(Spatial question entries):
▬▬▬▬▬▬
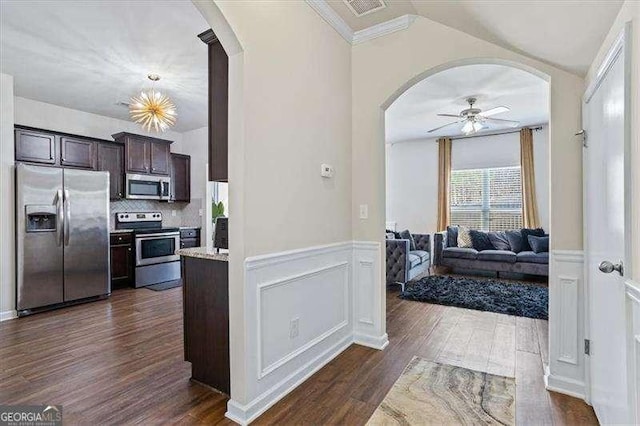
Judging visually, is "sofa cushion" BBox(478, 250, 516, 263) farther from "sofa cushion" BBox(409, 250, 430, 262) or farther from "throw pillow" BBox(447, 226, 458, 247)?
"sofa cushion" BBox(409, 250, 430, 262)

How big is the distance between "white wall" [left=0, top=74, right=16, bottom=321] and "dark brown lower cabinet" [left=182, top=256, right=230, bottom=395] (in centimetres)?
305

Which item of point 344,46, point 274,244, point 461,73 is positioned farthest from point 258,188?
point 461,73

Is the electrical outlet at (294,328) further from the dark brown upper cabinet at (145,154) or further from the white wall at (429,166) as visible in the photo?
the white wall at (429,166)

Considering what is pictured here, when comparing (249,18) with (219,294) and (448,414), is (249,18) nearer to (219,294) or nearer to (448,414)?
(219,294)

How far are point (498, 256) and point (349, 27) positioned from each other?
15.5 ft

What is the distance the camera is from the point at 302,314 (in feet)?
▬▬▬▬▬▬
(Exercise instructions):
Can you render the material above as a numbered list, skipping blank lines and leaving out the pictures?

(Result of this task):
1. Judging visually, is "sofa cushion" BBox(478, 250, 516, 263) farther from "sofa cushion" BBox(409, 250, 430, 262) or farther from "throw pillow" BBox(447, 226, 458, 247)?
2. "sofa cushion" BBox(409, 250, 430, 262)
3. How big is the distance between "white wall" [left=0, top=74, right=16, bottom=321] and "dark brown lower cabinet" [left=182, top=256, right=230, bottom=395] (in centimetres)?
4. 305
5. Which item of point 344,46, point 274,244, point 461,73 is positioned farthest from point 258,188?
6. point 461,73
7. Is the electrical outlet at (294,328) further from the dark brown upper cabinet at (145,154) or further from the white wall at (429,166) as visible in the photo?
8. the white wall at (429,166)
9. Considering what is pictured here, when comparing (249,18) with (219,294) and (448,414), is (249,18) nearer to (219,294) or nearer to (448,414)?
10. (219,294)
11. How far are point (498, 256) and point (349, 27) positioned from each other?
12. 15.5 ft
13. What is the distance the camera is from the point at 302,314 (in feet)?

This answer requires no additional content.